Desk Report
Publish: 19 Jul 2022, 08:18 pm
Representational Image || Photo: Collected
Two
more people died of dengue and 51 others were hospitalized in the last 24 hours till
Tuesday morning, according to the Directorate General of Health Services
(DGHS).
With
these, the authorities recorded five deaths from the viral infection this year.
Among
them, 38 patients were hospitalized in Dhaka and 13 in other districts, it
said.
As many
as 224 dengue patients, including 170 in the capital, are now receiving
treatment at hospitals across the country.
On June
21, the DGHS reported the first death of the season from the mosquito-borne
viral disease.
This
year, the DGHS has recorded 1,840 dengue cases and 1,611 recoveries so far.
Although
dengue – a leading cause of serious illness and death in some Asian and Latin
American countries – was first reported in Bangladesh in 1964, the first
epidemic occurred in 2000, claiming 93 lives that year. It has since become
endemic in the country, with outbreaks recorded every year since.
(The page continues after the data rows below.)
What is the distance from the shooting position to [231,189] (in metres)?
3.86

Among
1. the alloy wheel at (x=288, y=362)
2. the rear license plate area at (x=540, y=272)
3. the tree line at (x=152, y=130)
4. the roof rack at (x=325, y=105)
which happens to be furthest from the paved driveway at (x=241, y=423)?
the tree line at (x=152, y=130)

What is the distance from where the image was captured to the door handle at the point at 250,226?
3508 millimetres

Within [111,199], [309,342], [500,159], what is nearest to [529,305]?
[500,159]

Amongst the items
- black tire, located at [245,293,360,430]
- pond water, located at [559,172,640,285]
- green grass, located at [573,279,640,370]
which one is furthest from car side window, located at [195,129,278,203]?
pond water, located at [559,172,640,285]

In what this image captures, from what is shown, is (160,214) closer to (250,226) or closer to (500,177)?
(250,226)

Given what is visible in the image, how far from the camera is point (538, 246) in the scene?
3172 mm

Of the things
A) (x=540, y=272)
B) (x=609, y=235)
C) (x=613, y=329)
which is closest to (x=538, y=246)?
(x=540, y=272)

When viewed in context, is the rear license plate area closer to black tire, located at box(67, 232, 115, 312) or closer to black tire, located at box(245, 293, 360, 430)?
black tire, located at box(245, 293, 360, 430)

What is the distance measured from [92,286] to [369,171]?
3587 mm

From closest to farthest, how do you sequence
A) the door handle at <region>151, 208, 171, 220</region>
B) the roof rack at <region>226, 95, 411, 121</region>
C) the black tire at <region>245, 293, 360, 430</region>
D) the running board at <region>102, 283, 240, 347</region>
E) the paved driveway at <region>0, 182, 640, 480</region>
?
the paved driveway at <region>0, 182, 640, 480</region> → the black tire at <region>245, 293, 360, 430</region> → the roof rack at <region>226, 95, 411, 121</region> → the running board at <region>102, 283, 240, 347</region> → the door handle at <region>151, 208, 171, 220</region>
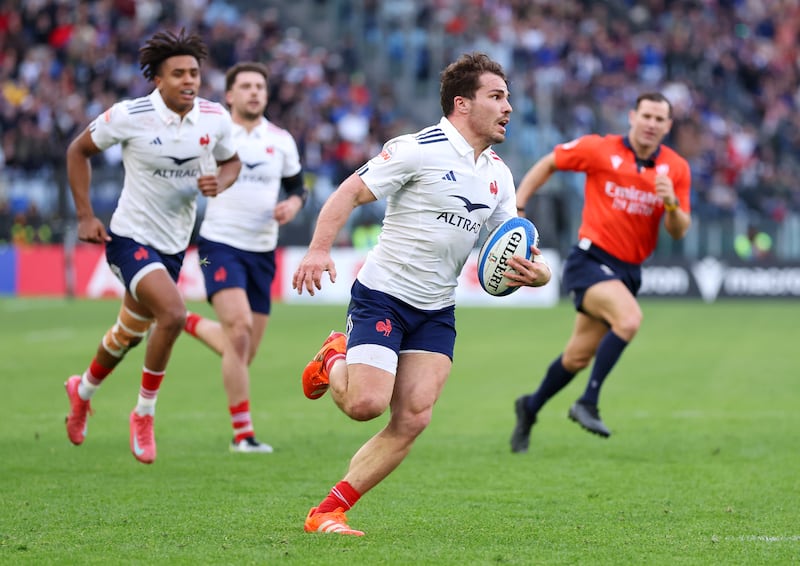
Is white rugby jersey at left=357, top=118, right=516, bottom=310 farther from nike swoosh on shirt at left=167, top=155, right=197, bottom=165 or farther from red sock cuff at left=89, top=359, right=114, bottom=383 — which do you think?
red sock cuff at left=89, top=359, right=114, bottom=383

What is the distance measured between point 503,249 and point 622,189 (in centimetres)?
368

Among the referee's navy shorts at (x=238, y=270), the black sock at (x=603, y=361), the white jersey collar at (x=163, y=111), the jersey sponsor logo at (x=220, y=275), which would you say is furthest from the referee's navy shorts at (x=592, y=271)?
the white jersey collar at (x=163, y=111)

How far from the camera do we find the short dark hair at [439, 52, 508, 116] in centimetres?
646

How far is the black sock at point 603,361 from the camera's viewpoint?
Result: 9438mm

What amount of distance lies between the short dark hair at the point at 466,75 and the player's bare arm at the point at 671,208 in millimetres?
2978

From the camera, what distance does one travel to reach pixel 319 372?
257 inches

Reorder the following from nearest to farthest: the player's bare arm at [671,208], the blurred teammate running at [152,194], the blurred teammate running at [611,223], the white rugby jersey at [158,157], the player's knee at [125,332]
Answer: the blurred teammate running at [152,194] → the white rugby jersey at [158,157] → the player's knee at [125,332] → the player's bare arm at [671,208] → the blurred teammate running at [611,223]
Although for
a three-year period at one point, the number of deaths from the virus fell
almost near zero, its most fatal year yet was in 2019, when 179 died
experiencing the severe form of the disease.
When
the Covid-19 pandemic hit in 2020, it seemed to take a backseat, as only three
deaths were reported from dengue that year.
However,
105 dengue patients, including 95 in Dhaka division, died in 2021.
Dengue
is found in tropical and sub-tropical climates worldwide, mostly in urban and
semi-urban areas.
About 4
billion people, almost half of the world's population, live in areas with a
risk of dengue, according to the US Centers for Disease Control and Prevention.
Each
year, up to 400 million people get infected with dengue while approximately 100
million get sick from infection, and 40,000 die from severe dengue, it says.
"There
is no specific treatment for dengue or severe dengue. Early detection of
disease progression associated with severe dengue, and access to proper medical
care lowers fatality rates of severe dengue to below 1 per cent,"
according to the World Health Organization.